Dr. Nayef Mazloum, assistant professor of microbiology & immunology at WCM-Q and assistant dean for student research, agreed and said the experiences are invaluable in giving students with an interest in biomedical research the opportunity to work on real-life studies in world-class laboratories.

He added: “These internships allow students to see how relevant laboratory research is to primary healthcare and teaches them to become independent, critical thinkers and to have to use their own initiative to find mentors and collaborators from across the world.

“It allows them to get outside of Qatar and network with professional scientists and it shows them what it would be like to conduct research full-time as a career.

Nasser and Khalifa were also among several students awarded the Medical Student Research Award (MSRA) 2019. The MSRA is an opportunity offered by the Research Division at WCM-Q to provide funding for first-year medical students to do a total of eight weeks of research in the summer at any location in the world.
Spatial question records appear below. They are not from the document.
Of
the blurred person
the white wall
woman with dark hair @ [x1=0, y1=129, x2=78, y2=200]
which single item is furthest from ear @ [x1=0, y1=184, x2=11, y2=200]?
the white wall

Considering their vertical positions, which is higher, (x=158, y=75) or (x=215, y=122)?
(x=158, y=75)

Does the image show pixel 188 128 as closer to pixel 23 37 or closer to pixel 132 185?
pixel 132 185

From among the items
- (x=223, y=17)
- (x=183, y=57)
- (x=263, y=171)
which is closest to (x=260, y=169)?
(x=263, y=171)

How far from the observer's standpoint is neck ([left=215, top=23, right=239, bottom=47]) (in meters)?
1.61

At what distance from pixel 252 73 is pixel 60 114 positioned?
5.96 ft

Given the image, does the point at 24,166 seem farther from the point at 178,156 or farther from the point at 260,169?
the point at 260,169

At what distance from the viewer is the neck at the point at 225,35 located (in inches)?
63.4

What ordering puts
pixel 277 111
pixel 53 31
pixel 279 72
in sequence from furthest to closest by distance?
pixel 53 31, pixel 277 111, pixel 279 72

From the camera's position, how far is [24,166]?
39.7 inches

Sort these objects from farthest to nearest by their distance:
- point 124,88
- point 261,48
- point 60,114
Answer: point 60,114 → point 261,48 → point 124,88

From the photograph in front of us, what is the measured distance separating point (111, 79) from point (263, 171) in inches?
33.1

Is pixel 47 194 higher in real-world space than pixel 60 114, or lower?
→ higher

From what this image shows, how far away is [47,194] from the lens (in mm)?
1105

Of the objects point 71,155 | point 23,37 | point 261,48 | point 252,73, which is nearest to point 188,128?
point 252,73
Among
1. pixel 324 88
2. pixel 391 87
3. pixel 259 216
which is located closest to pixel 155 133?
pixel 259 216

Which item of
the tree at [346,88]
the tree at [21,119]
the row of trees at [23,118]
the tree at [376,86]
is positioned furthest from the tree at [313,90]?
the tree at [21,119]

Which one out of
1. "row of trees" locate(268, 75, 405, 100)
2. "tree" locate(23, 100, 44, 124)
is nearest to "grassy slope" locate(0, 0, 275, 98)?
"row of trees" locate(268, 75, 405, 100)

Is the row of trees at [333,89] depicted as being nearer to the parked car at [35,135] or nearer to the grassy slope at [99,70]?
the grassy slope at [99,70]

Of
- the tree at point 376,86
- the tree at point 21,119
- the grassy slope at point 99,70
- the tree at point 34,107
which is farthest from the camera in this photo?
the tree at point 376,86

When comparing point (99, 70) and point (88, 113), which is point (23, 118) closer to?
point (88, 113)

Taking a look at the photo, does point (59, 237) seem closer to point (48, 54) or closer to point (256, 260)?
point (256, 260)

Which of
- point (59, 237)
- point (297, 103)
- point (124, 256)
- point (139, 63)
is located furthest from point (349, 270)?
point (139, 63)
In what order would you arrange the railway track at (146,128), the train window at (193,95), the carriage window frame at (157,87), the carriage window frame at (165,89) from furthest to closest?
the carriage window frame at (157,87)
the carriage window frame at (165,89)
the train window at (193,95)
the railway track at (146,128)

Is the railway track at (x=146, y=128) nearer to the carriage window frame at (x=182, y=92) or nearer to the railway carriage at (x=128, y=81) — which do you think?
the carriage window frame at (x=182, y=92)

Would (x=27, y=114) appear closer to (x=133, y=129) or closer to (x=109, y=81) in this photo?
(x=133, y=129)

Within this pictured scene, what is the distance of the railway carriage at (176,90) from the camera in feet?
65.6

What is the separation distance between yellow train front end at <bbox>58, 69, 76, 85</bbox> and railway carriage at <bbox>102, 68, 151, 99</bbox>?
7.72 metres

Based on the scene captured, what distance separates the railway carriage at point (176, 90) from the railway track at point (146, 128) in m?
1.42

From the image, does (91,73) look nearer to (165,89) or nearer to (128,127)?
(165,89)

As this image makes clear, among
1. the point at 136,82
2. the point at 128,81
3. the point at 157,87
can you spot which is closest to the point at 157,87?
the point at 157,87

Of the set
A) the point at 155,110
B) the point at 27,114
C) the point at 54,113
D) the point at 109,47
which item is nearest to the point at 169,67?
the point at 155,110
The program has a tremendous impact on the students, both at an academic level and by increasing their motivation.

The program also encourages the students them to develop important professional qualities as they take up positions in the real world contributing to discoveries in the biomedical field, with responsibilities to their project, their colleagues and their host institution. The MSRA further help mold WCM-Q students as physician-scientists who will enrich Qatar’s healthcare system.